There is another peculiar detail: One of the Khanate’s rulers, Simeon Bekbulatovich, officially became Russian tsar in 1575 on the initiative of Ivan the Terrible. This was a bizarre situation when Simeon sat on the throne but real power remained in the hands of Ivan; this situation lasted for about a year. Then, Ivan stopped the farce and returned himself the official title; but the Qasim khan was generously awarded for his service.
Besides historical monuments from the time of the Khanate, there is also a number of beautiful 17th-century Russian Orthodox churches, as well as the breathtaking Oka River scenery.
This town with 15,000 residents is located some 300 km to the east of Moscow, and is probably unknown even to the majority of Russians.
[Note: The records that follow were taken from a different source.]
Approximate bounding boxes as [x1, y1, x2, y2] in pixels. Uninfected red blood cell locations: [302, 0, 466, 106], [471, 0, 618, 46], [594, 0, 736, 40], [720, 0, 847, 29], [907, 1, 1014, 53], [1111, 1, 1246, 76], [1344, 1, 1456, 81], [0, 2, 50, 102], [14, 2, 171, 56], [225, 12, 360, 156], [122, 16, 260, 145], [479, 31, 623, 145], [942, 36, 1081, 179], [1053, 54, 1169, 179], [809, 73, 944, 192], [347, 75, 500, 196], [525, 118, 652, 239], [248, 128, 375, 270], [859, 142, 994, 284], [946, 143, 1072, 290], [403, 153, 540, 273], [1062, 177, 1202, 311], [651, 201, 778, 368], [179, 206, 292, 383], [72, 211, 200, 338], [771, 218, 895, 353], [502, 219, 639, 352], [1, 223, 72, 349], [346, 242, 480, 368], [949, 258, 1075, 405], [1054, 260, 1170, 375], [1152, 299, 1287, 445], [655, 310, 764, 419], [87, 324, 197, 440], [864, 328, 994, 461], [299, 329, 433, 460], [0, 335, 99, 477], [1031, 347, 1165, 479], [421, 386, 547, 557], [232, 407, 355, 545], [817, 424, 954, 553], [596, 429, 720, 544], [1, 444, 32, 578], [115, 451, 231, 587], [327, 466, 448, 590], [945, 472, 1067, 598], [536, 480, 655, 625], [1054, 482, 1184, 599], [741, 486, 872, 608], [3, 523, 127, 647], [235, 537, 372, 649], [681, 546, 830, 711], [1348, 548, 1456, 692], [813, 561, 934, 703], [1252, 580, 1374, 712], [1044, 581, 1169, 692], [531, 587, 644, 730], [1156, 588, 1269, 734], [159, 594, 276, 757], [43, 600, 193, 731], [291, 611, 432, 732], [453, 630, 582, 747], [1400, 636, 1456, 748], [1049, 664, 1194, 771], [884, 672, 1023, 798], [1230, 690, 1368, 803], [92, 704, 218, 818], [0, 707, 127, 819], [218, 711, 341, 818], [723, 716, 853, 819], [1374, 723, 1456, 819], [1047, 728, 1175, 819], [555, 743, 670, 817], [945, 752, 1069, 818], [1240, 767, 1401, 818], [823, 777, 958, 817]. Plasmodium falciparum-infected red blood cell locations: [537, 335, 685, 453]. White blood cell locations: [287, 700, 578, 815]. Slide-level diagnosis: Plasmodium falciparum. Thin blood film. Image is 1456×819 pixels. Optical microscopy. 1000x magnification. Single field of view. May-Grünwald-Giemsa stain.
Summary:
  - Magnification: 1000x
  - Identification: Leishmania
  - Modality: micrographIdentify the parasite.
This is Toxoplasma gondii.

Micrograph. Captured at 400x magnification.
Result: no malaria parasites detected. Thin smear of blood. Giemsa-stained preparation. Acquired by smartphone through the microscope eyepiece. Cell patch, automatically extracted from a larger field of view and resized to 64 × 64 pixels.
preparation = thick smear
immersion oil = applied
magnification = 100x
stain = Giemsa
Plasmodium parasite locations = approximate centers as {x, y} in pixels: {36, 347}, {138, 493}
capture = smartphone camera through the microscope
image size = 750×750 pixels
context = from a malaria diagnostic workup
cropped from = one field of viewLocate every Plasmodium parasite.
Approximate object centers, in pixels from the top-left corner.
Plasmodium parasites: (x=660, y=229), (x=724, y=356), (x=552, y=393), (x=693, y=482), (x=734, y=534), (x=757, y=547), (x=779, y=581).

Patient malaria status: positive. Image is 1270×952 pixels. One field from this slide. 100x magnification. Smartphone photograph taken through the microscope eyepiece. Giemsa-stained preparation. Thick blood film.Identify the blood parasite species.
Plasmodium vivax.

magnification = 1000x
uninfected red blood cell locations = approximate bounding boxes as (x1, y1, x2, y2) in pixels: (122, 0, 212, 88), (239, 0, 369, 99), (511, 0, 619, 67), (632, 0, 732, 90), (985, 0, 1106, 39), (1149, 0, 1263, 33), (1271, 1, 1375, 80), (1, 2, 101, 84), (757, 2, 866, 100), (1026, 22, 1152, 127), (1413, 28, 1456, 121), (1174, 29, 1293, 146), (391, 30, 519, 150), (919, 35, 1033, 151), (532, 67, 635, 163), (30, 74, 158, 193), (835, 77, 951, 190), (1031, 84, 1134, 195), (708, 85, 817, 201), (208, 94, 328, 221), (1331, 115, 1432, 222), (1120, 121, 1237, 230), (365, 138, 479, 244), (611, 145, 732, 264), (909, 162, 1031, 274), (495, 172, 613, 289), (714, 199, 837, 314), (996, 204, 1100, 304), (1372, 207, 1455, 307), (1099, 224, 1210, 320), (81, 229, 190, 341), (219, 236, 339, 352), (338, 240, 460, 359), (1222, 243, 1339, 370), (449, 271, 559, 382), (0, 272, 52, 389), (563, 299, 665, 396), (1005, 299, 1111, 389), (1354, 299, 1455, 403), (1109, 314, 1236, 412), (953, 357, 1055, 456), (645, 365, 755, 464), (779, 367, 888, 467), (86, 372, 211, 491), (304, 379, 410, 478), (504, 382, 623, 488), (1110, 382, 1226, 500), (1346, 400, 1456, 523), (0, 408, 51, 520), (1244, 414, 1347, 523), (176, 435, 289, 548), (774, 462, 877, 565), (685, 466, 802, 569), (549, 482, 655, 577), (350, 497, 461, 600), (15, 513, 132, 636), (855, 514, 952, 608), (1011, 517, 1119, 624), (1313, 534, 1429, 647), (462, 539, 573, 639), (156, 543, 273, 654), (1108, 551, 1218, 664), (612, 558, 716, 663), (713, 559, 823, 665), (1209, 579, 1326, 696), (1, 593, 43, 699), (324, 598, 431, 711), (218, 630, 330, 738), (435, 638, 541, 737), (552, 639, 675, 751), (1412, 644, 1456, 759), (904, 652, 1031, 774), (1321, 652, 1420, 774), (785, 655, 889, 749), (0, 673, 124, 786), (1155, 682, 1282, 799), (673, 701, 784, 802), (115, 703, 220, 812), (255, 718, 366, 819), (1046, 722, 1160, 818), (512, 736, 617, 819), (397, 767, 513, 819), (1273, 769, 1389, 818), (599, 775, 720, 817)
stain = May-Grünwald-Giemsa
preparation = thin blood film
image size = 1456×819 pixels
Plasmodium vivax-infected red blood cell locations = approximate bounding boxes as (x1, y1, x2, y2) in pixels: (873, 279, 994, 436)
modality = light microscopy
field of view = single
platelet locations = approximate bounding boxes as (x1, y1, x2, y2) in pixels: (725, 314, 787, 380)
Recently, President Putin congratulated Gorokhovets residents with the town’s850th anniversary, calling it a “historical pearl of Russia.”
The town is indeed a beautiful place, with a remarkable landscape due to the huge Puzhalova gora(Puzhalova hill). There is a legend about the hill: during a Tatar raid on the town the invaders approached and were ready to attack, but they saw the huge ghost figure of a knight with a sword in his hand on the hill. This apparition convinced them not to try their luck, and they retreated. That’s how the hill got its name - “Frightening”.
The town center has many architectural monuments: Two Orthodox churches, and three beautiful monasteries. There is also a number of merchant houses of the 17th and 18th centuries. Such a large number of buildings can only be seen in Moscow and Pskov. The town also has wooden houses built in the Art Nouveau style that are absolutely stunning. Calling Gorokhovets a “pearl” is certainly not an exaggeration.